IF THE MAXIMUM AGE IS 73 AND THE MINIMUM AGE IS 18, BASED ON UpperOutlier and LowerOutlier, IT CAN BE CONCLUDED THERE IS AT LEAST ONE OUTLIER BECAUSE 73 (MaxAge) IS GREATHER THAN 67.53 (UpperOutlier). YOU CAN COMPARE THRESHOLDS TO MAX AND MIN VALUES TO DETERMINE IF THERE ARE POTENTIAL OUTLIERS.

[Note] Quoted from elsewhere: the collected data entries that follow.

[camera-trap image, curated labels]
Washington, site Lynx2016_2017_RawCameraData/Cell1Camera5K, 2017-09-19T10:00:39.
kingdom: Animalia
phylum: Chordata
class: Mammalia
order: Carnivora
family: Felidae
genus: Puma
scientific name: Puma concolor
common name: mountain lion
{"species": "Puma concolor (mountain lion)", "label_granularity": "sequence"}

# Insert here your work to find if the data contains potential outliers.
maxAge = max(age)
maxAge
## [1] 73
minAge = min(age)
minAge
## [1] 18
Another similar method to find the upper and lower thresholds discussed in introductory statistics courses involves finding the interquartile range. Use the chunk below to first calculate the interquartile range..
#interquantile range
quantile(age) #1st quantile 0%, 2nd quantile 25%, etc...
## 0% 25% 50% 75% 100%
## 18 26 32 41 73
lowerQ = quantile(age)[2] #2nd quantile value 26
upperQ = quantile(age)[4] #4th quantile value 41
iqr = upperQ - lowerQ #inter quantile range value 15
iqr
## 75%
## 15
The threshold is the boundaries that determine if a value is an outlier. If the value falls above the upper threshold or below the lower threshold, it can be identified as a potential outlier.

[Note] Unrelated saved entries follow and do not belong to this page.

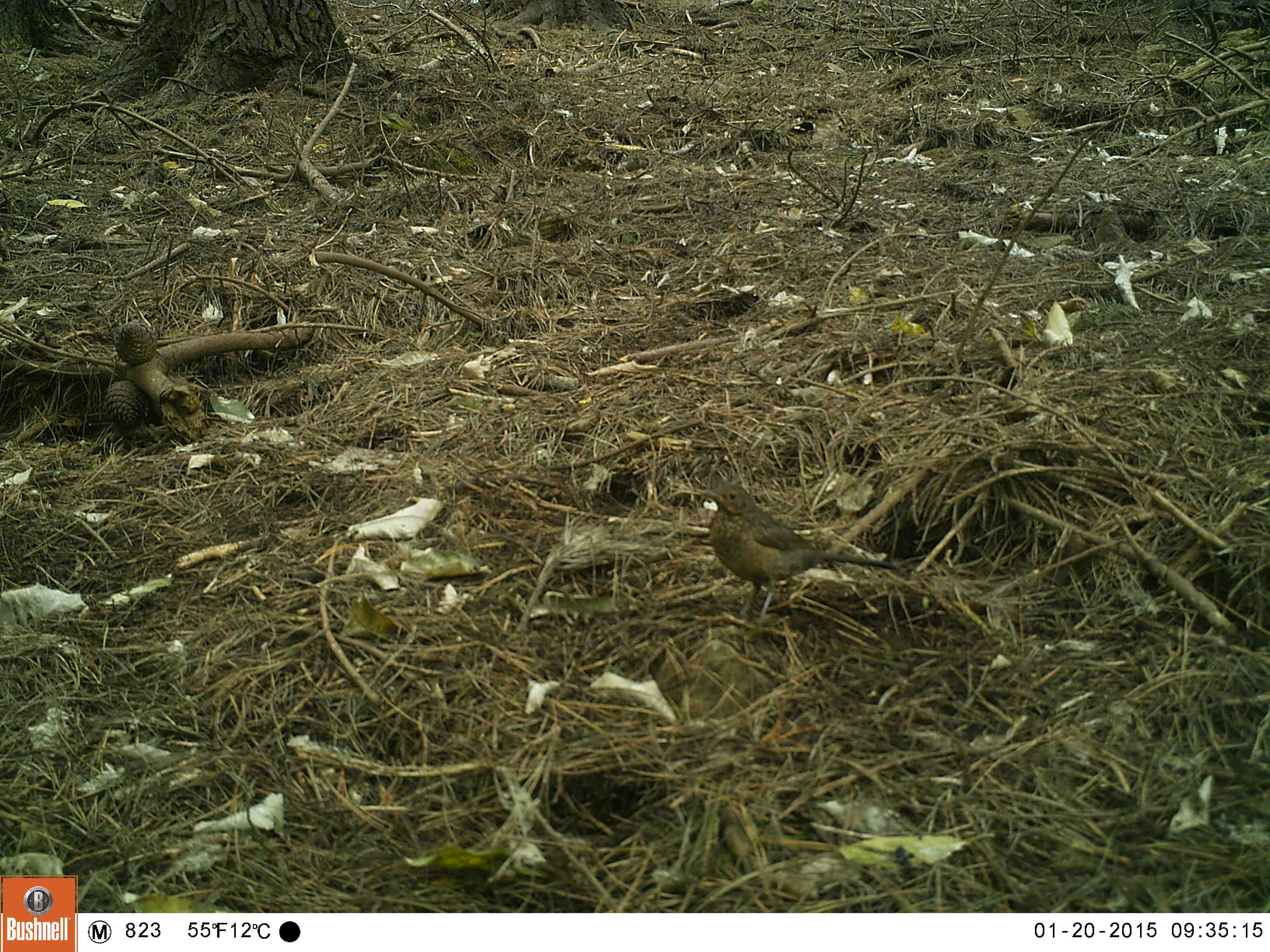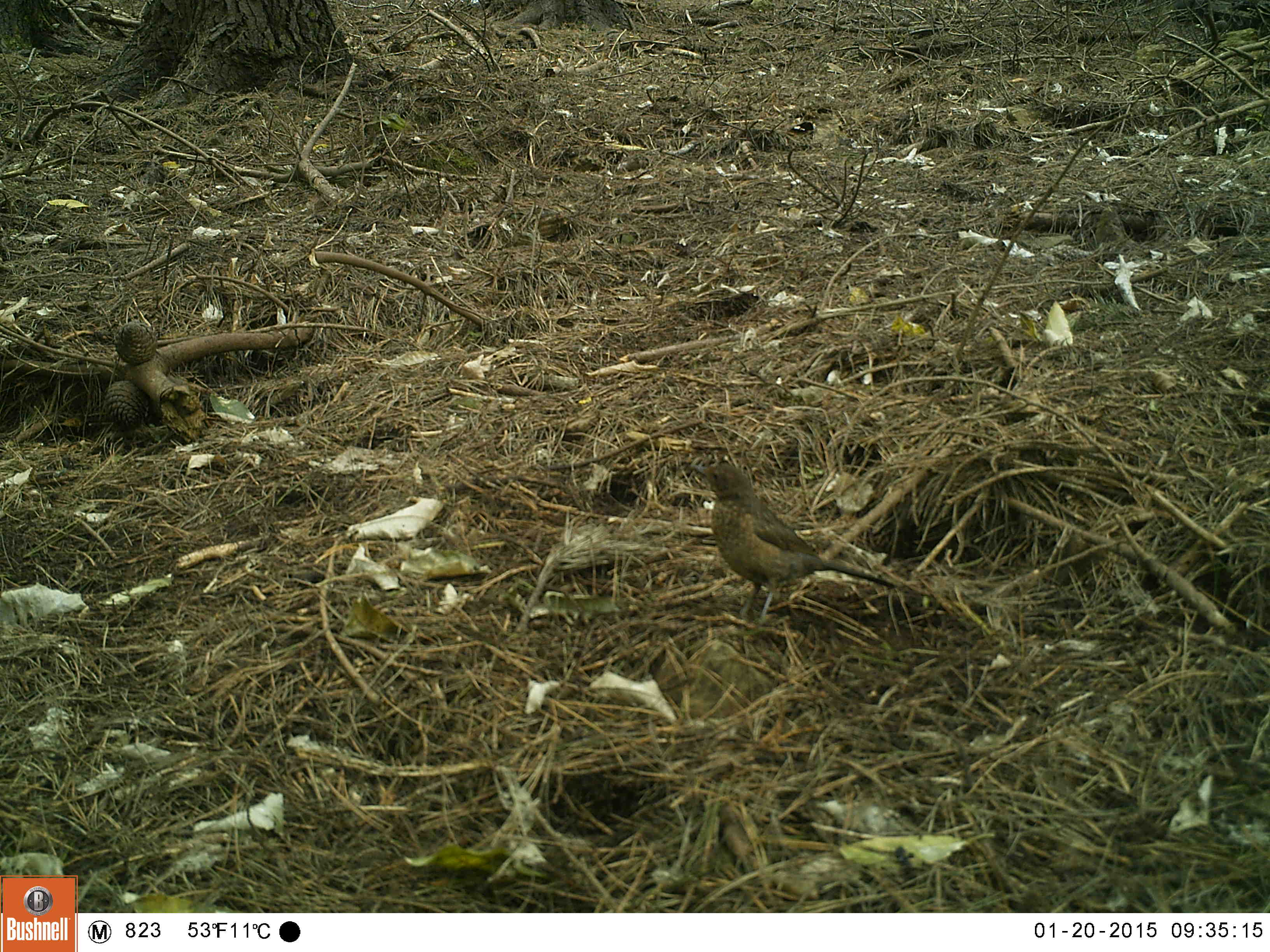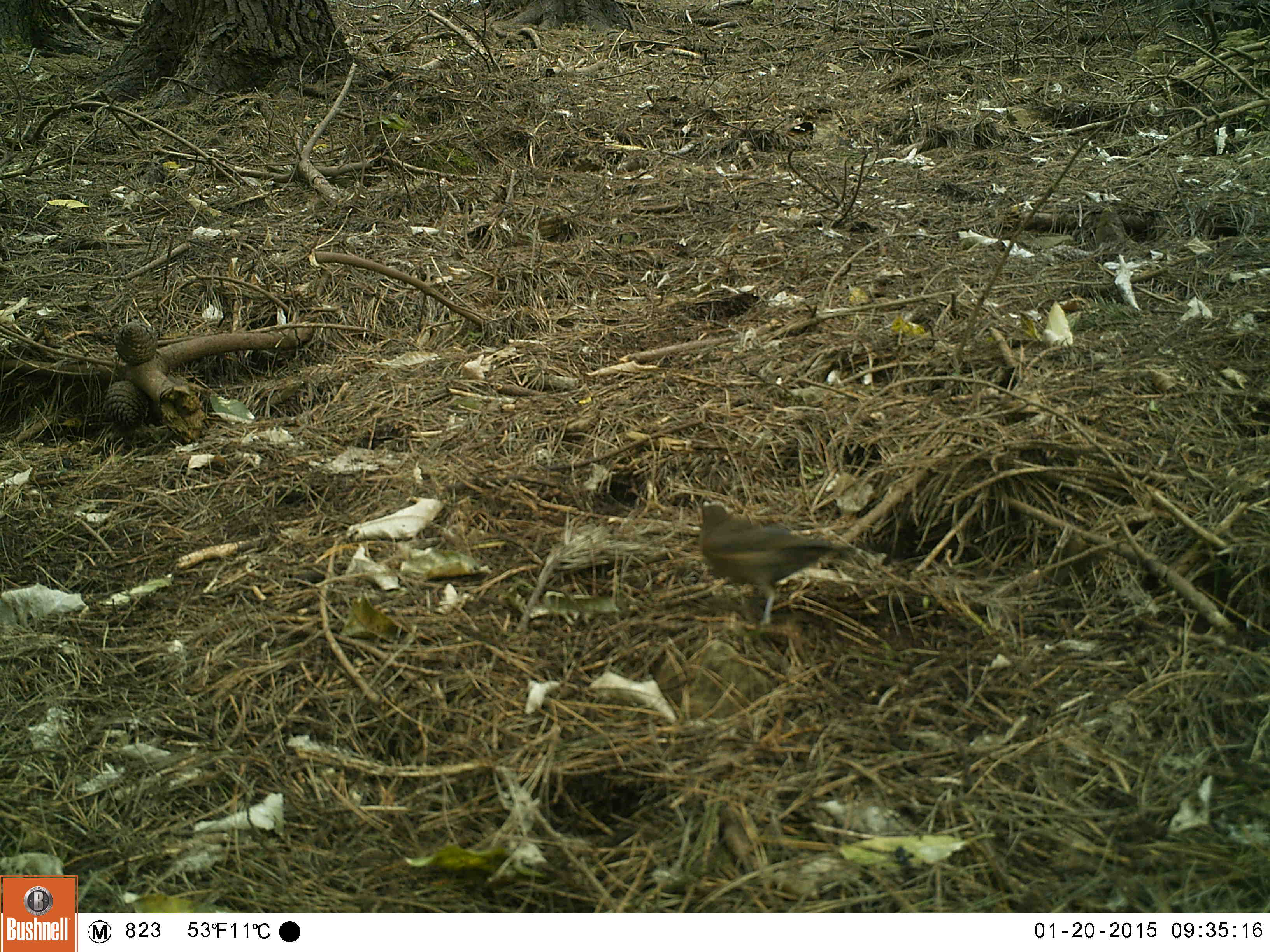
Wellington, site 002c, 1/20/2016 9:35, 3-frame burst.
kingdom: Animalia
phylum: Chordata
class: Aves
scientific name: Aves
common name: bird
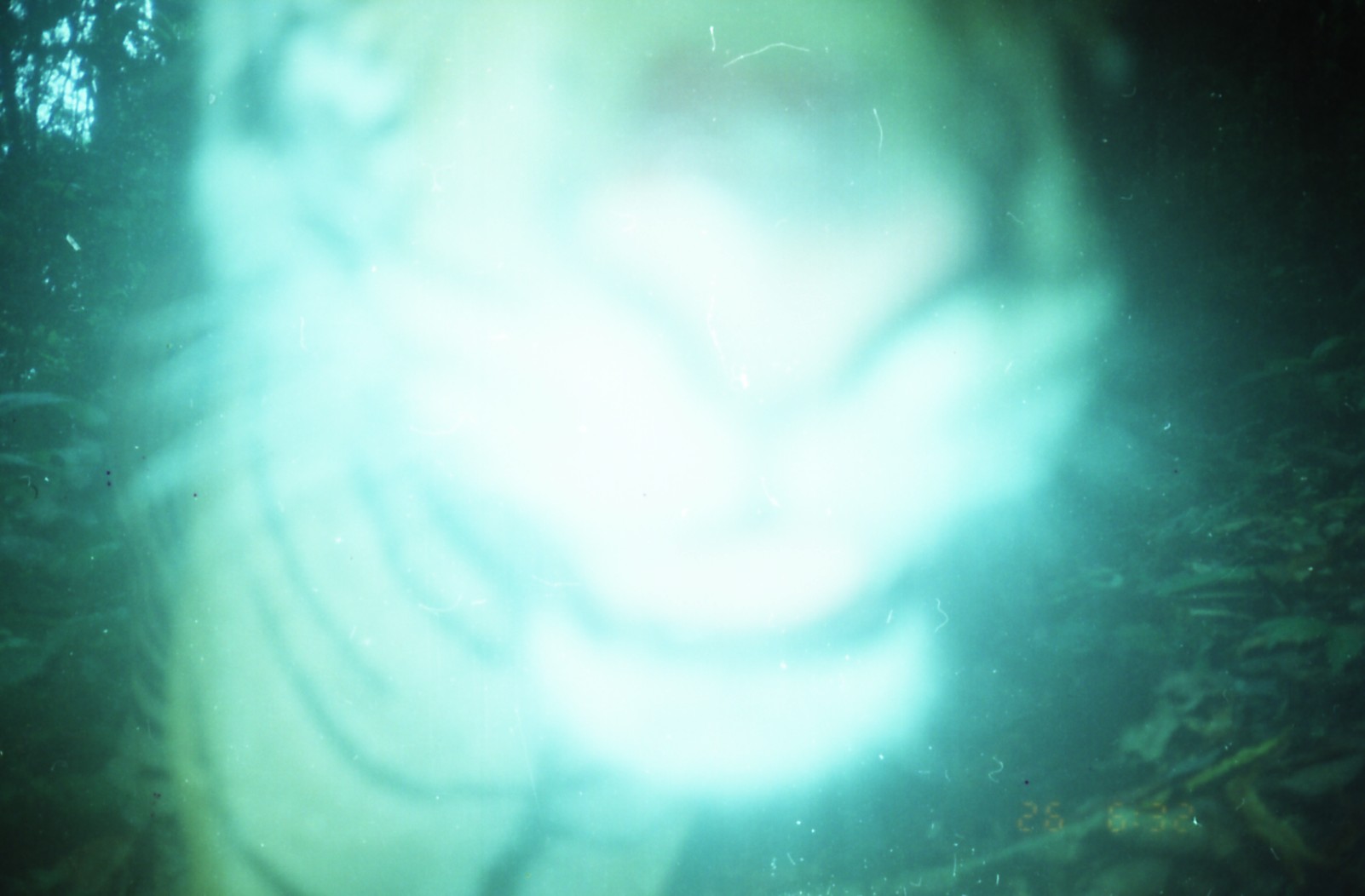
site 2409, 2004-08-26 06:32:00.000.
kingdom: Animalia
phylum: Chordata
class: Mammalia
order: Carnivora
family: Felidae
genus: Panthera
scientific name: Panthera tigris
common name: tiger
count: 1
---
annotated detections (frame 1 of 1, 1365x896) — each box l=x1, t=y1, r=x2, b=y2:
panthera tigris: l=97, t=3, r=1134, b=894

Below is the upper threshold:
upperThreshold = (iqr * 1.5) + upperQ
upperThreshold
## 75%
## 63.5
Below is the lower threshold:
lowerThreshold = lowerQ - (iqr * 1.5)
lowerThreshold
## 25%
## 3.5
Are there any outliers? How many?
VALUES GREATER THAN 63.5 ARE CONSIDERED OUTLIERS. BECAUSE THE MAX AGE IS 73, THERE IS AT LEAST 1 OUTLIER IN THE DATA.

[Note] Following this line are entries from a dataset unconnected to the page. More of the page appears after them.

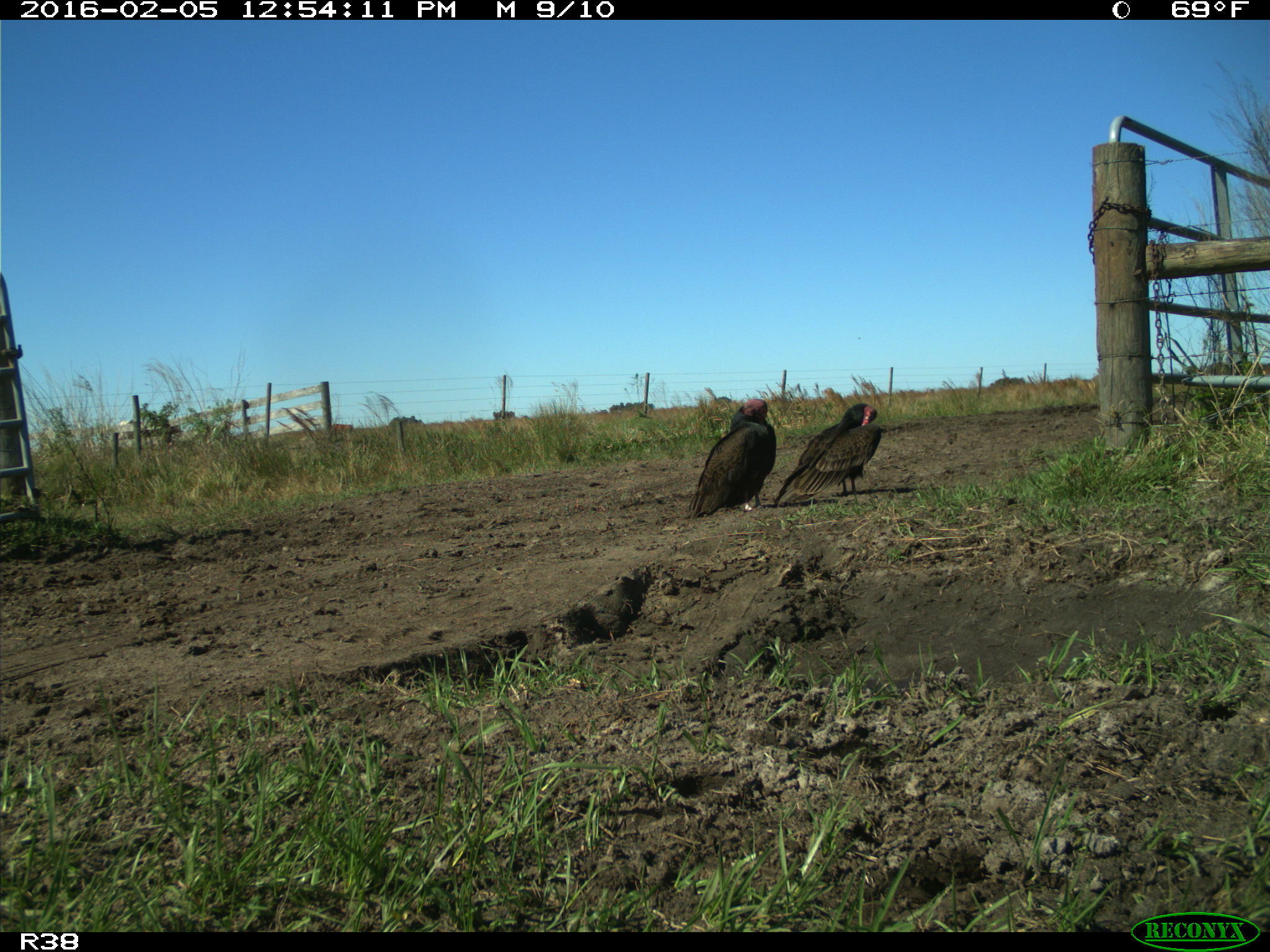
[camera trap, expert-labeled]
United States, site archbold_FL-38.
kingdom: Animalia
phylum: Chordata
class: Aves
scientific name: Aves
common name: birds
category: unidentified bird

It can also be useful to visualize the data using a box and whisker plot. Use the boxplot() command to visualize your data.
boxplot(age)
Can you identify the outliers from the boxplot? If so how many outliers?
BOXPLOTS PROVIDE A VISUAL SUMMARY OF THE DATA. THE OBSERVER CAN MAKE CONCLUSIONS BASED ON THE SUMMARY DATA TO QUICKLY IDENTIFY OUTLIERS AND THE DISTRIBUTION OF DATA IN A DATASET. THERE ARE AT LEAST 5 OUTLIERS IN THIS DATA.
Begin by reading in the data from the ‘marketing.csv’ file, and viewing it to make sure it is read in correctly.
#read the marketing file and view it to make sure it is read correctly
markData = read.csv(file="data/marketing.csv")
salesData = markData$sales
head(salesData)
## [1] 11125 16121 16440 16876 13965 14999
Now calculate the Range, Min, Max, Mean, STDEV, and Variance for the variable ‘sales’.
Sales
#Max Sales
maxSales = max(salesData)
maxSales
## [1] 20450
#Min Sales
minSales = min(salesData)
minSales
## [1] 11125
#Range
rangeSales = range(salesData)
rangeSales
## [1] 11125 20450
#Mean
meanSales = mean(salesData)
meanSales
## [1] 16717.2
#Standard Deviation
spreadSales = sd(salesData)
spreadSales
## [1] 2617.052
#Variance
varSales = var(salesData)
varSales
## [1] 6848961
An easy way to calculate the statistics of all of these variables is with the summary() function. Run the summary command to visualize the statistics for all variables in the dataset.
# Summary statistics for all variables.
summary(salesData)
## Min. 1st Qu. Median Mean 3rd Qu. Max.
## 11125 15175 16658 16717 18874 20450
You can also use the summary() command to find the statistics for the sales variable.
# Summary statistics for the sales variable
summary(markData$sales)
## Min. 1st Qu. Median Mean 3rd Qu. Max.
## 11125 15175 16658 16717 18874 20450
There are some statistics not calculated with the summary() function. Specify which.
THE SUMMARY FUNCTION DOES NOT CALCULATE THE STANDARD DEVIATION AND VARIANCE OF A PARTICULAR VARIABLE.
Given a sales value of $25000, calculate the corresponding z-value or z-score.
# Calculate the z-value and display it We know that `z-score = (x - mean)/sd`
zScore = (25000-meanSales)/spreadSales
zScore
## [1] 3.164935
Based on the z-value, how would you rate a $25000 sales value: poor, average, good, or very good performance? Explain your logic.
BECAUSE THE Z-VALUE IS GREATER THAN 3, A SALES VALUE OF 25000 IS CONSIDERED AN OUTLIER. WITH A Z-VALUE OF 3.165, IT CAN BE CONCLUDED THAT 25000 IS VERY GOOD PERFORMANCE. IF THE Z-VALUE WAS -3 IT WOULD BE CONSIDERED POOR PERFORMANCE AND IF THE Z-VALUE WAS CLOSER TO 2 IT WOULD BE CONSIDERED AVERAGE.